There are so many more options allowing women to feel more included in the workplace, such as greater internal mobility. There’s the opportunity to have that equality in the household because of the pandemic.”
But there’s still work to do to make the workplace more inclusive to women in the business. “Family planning should be high on the agenda. Encourage people to talk openly about it. Policies making it easy for couples to split childcare, such as shared parental leave, would be a game-changer in any organisation. Statutory pay is still geared towards women staying at home, and this needs to change.”
Our key takeaways
The key trends in DEI over the next year will revolve around getting to know your people, understanding which inclusive benefits will appeal to them individually, and then evolving as they do. Pay equity will help employers ensure balance at board level, but they can only achieve this through an ongoing commitment to equal opportunity and fair compensation, backed up by data that allows them to spot and fix any disparities.
At the same time, companies are starting to realise that talent acquisition isn’t enough.

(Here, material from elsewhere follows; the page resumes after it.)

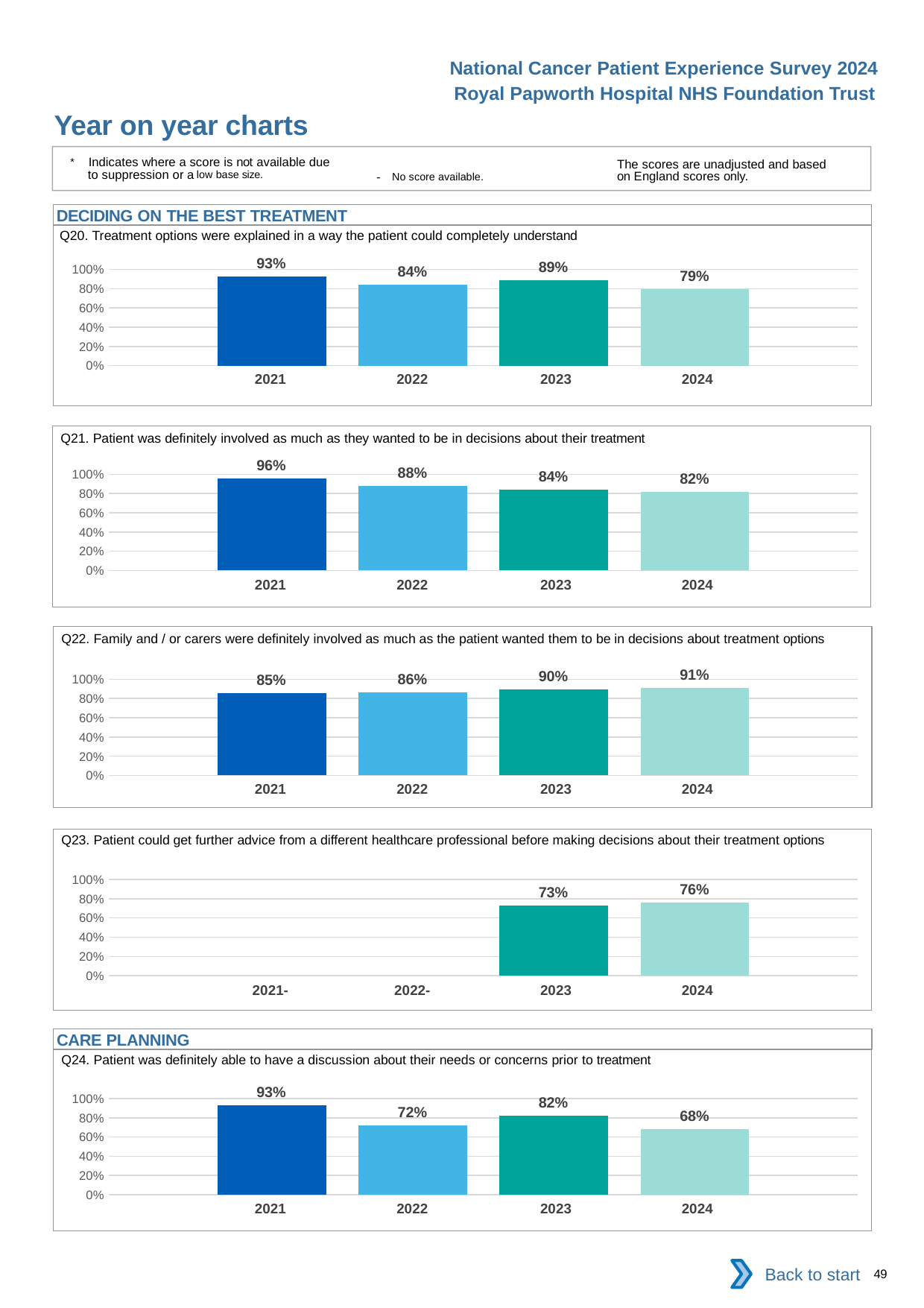
In the Q24 chart (Patient was definitely able to have a discussion about their needs or concerns prior to treatment), which is larger, the value for 2022 or the value for 2023? 2023 In the Q21 chart (Patient was definitely involved as much as they wanted to be in decisions about their treatment), what is the value for 2024? 82% In the Q22 chart (Family and / or carers were definitely involved as much as the patient wanted them to be in decisions about treatment options), which year has the highest value? 2024 In the Q21 chart, do the values rise or fall from 2021 to 2024? fall In the Q23 chart, how many years have a bar plotted? 2 In the Q20 chart (Treatment options were explained in a way the patient could completely understand), what is the value for 2021? 93% What kind of chart is the Q24 chart? bar chart In the Q24 chart, what is the difference between the 2021 and 2022 values? 21 percentage points In the Q22 chart, do the values rise or fall from 2021 to 2024? rise In the Q23 chart (Patient could get further advice from a different healthcare professional before making decisions about their treatment options), what is the value for 2023? 73% In the Q21 chart, what is the difference between the 2021 and 2024 values? 14 percentage points In the Q20 chart, which year has the lowest value? 2024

It’s about retaining your people long-term and giving them a level playing field to showcase their abilities and achieve progression. This is what forges a path to career equity. It needs to be allied to a long-term DEI strategy that attracts and includes underrepresented groups.
While the pandemic has presented us with challenges that still remain, it’s also given us the means and the understanding to meet those challenges. People want to work for an organisation that cares about their wellbeing and gives them the flexibility to weave their work into their lifestyle. It’s by listening to our people and understanding what’s important to them that we can be truly inclusive today and build for tomorrow.